__What the exercise asks__
From the forum thread about renaming columns in R below, extract the passage verbatim, starting at "A better approach" and continuing up to and including "<- c('xxx', 'yyy')".

__Text excerpt__
I am using a for loop to read in multiple csv files and naming the datasets import1, import2, etc. For example:
assign(paste("import",i,sep=""), read.csv(files[i], header=FALSE))
However, I now want to rename the variables in each dataset. I have tried the following:
names(as.name(paste("import",i,sep=""))) <- c("xxxx", "yyyy")
But get the error "target of assignment expands to non-language object". (I need to change the name of variables in each dataset within the loop as the variable names need to be different in each dataset).
Any suggestions on how to do this would be much appreciated.
Thanks.
While I do agree it would be much better to keep your data.frames in a list rather than creating a bunch of variables in your global environment, you can also set names when you read the files in
assign(paste("import",i,sep=""),
read.csv(files[i], header=FALSE, col.names=c("xxxx", "yyyy")))
Using assign() isn't very "R-like".
A better approach would be to read the files into a list of data.frames, instead of one data.frame object per file. Assuming files is the vector of file names (as you imply above):
import <- lapply(files, read.csv, header=FALSE)
Then if you want to operate on each data.frame in the list using a loop, you easily can:
for (i in seq_along(import)) names(import[[i]]) <- c('xxx', 'yyy')

__Provided data__

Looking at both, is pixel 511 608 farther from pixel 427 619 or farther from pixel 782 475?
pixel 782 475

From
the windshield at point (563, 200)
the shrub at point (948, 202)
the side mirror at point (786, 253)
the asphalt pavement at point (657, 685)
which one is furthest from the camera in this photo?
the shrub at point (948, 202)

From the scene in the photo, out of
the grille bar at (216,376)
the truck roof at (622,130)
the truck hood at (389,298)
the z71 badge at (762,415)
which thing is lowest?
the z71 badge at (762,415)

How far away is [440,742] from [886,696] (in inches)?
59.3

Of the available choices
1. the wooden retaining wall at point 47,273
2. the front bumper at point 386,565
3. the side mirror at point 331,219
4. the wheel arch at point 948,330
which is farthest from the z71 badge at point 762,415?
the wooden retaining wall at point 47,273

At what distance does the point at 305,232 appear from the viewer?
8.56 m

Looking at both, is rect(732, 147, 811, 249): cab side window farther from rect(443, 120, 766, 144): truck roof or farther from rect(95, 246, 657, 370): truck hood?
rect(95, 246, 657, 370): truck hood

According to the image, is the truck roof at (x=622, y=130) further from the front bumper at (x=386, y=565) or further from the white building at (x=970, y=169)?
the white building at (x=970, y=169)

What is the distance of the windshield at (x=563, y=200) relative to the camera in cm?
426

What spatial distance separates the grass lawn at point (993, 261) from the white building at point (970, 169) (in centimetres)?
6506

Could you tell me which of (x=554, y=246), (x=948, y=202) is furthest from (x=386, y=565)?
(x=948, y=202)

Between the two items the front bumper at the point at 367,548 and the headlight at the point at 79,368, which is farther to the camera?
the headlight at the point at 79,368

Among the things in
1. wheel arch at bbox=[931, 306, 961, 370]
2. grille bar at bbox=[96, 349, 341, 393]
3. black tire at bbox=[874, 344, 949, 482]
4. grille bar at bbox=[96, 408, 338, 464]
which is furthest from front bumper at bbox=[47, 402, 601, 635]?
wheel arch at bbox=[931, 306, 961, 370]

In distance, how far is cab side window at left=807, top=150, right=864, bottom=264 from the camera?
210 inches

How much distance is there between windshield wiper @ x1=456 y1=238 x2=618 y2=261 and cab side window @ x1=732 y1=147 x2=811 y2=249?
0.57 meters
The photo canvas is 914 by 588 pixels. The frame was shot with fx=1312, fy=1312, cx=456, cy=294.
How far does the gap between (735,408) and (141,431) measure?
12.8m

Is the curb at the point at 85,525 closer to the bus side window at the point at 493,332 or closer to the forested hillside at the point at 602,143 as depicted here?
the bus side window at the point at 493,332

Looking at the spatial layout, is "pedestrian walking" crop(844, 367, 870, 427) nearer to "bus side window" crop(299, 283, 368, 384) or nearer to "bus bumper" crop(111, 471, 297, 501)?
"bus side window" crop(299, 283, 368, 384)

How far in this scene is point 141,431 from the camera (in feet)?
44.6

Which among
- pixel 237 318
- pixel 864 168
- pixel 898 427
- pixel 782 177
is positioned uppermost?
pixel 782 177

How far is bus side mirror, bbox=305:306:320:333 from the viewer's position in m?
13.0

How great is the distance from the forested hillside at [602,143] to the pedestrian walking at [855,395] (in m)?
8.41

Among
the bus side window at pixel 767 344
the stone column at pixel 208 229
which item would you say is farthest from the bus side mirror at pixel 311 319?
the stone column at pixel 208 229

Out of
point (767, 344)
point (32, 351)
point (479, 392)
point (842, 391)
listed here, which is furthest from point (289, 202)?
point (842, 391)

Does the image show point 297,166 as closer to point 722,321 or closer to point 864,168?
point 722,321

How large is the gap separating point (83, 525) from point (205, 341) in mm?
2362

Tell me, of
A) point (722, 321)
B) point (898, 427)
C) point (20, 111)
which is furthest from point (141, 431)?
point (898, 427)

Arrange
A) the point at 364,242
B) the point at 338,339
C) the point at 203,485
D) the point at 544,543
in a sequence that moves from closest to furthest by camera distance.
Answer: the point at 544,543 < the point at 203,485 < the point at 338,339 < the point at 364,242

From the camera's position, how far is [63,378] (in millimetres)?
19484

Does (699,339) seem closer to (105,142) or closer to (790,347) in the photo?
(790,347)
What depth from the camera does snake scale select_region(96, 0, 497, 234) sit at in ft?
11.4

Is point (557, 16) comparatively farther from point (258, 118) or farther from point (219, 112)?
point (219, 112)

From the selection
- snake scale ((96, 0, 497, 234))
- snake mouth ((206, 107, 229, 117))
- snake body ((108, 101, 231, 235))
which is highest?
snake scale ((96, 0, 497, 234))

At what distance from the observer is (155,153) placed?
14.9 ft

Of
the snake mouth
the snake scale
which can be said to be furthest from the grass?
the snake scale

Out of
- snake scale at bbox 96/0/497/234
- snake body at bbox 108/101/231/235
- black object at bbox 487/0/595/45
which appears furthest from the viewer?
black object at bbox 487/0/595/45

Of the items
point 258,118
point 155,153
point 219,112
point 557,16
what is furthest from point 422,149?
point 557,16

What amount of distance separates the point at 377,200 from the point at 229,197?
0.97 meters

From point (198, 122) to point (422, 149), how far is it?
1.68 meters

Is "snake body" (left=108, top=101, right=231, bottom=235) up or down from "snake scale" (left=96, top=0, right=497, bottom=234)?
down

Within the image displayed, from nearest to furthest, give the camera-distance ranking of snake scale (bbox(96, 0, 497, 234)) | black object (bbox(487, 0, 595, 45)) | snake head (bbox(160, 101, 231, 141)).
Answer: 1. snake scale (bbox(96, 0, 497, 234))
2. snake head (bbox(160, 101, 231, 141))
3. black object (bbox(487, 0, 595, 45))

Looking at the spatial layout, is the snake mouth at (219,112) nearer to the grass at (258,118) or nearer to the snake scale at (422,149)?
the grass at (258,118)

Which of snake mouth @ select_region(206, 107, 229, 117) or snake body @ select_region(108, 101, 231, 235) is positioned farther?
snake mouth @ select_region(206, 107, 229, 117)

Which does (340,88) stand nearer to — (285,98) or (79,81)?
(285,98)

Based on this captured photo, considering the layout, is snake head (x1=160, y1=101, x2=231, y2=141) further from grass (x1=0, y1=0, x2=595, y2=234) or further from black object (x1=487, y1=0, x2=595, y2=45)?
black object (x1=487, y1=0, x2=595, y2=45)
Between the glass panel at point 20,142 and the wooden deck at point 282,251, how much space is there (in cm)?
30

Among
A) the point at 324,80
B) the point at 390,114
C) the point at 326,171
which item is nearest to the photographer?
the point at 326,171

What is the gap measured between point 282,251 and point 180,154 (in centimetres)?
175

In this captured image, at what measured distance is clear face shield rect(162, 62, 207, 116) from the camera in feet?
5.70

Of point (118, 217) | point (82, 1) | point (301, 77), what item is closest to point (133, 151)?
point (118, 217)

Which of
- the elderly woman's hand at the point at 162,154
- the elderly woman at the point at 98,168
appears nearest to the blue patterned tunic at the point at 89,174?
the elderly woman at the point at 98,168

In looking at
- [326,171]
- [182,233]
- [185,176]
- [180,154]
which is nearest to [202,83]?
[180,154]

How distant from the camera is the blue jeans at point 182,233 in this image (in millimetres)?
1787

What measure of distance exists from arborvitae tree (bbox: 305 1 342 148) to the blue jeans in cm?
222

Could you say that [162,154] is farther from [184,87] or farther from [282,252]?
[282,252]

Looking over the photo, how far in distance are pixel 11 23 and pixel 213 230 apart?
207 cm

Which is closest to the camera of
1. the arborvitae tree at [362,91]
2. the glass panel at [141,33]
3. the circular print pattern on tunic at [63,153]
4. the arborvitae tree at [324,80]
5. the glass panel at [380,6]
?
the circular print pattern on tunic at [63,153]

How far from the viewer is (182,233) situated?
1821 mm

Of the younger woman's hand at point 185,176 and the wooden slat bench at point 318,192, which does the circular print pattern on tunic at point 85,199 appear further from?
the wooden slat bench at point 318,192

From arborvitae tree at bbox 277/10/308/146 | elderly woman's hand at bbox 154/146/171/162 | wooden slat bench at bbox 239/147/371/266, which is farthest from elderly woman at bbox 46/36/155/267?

__Response to the task__
A better approach would be to read the files into a list of data.frames, instead of one data.frame object per file. Assuming files is the vector of file names (as you imply above):
import <- lapply(files, read.csv, header=FALSE)
Then if you want to operate on each data.frame in the list using a loop, you easily can:
for (i in seq_along(import)) names(import[[i]]) <- c('xxx', 'yyy')